> [Aim]:
Copy out the data word for word, from the line containing "How great a" through the end of the data.

━━ Extracted data ━━

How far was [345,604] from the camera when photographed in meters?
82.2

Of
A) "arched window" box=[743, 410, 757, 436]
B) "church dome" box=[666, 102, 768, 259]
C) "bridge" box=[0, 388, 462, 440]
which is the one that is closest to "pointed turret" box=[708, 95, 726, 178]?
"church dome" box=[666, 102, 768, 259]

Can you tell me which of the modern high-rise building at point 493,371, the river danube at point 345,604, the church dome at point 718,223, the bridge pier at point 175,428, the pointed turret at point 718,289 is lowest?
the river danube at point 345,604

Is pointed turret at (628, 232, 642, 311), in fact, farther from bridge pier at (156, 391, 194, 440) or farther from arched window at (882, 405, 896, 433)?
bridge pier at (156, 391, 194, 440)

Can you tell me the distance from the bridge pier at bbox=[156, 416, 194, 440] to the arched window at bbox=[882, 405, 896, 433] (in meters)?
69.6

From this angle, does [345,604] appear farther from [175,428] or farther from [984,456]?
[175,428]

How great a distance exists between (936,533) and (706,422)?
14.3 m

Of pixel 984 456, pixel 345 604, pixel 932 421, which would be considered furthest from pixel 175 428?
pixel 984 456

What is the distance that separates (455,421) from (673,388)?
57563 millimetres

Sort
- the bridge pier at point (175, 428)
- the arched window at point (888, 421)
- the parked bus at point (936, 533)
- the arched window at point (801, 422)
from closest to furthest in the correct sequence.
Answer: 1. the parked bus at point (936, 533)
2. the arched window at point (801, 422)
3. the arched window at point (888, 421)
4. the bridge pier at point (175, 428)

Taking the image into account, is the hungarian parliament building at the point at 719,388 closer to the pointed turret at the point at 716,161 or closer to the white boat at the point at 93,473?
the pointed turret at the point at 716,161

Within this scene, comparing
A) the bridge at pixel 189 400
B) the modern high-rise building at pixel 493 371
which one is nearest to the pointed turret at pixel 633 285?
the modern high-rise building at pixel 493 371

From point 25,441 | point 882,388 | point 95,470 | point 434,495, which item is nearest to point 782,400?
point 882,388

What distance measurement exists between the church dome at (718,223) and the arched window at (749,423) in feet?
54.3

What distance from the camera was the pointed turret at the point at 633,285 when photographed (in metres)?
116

━━━

> [Finished exercise]:
How great a distance exists between (936,533) and (706,422)?
14.3 m

Of pixel 984 456, pixel 345 604, pixel 932 421, which would be considered furthest from pixel 175 428?
pixel 984 456

What is the distance that separates (455,421) from (673,388)?
57563 millimetres

Sort
- the bridge pier at point (175, 428)
- the arched window at point (888, 421)
- the parked bus at point (936, 533)
- the arched window at point (801, 422)
from closest to furthest in the correct sequence.
Answer: 1. the parked bus at point (936, 533)
2. the arched window at point (801, 422)
3. the arched window at point (888, 421)
4. the bridge pier at point (175, 428)

Taking the image into account, is the hungarian parliament building at the point at 719,388 closer to the pointed turret at the point at 716,161 or closer to the white boat at the point at 93,473?
the pointed turret at the point at 716,161

Within this scene, comparing
A) the bridge at pixel 189 400
B) the modern high-rise building at pixel 493 371
which one is nearest to the pointed turret at pixel 633 285?
the modern high-rise building at pixel 493 371

From point 25,441 | point 882,388 | point 95,470 | point 434,495, which item is nearest to point 782,400?
point 882,388

What distance measurement exists between the church dome at (718,223) and the arched window at (749,423) in feet?
54.3

What distance from the camera was the pointed turret at the point at 633,285 when photographed (in metres)?
116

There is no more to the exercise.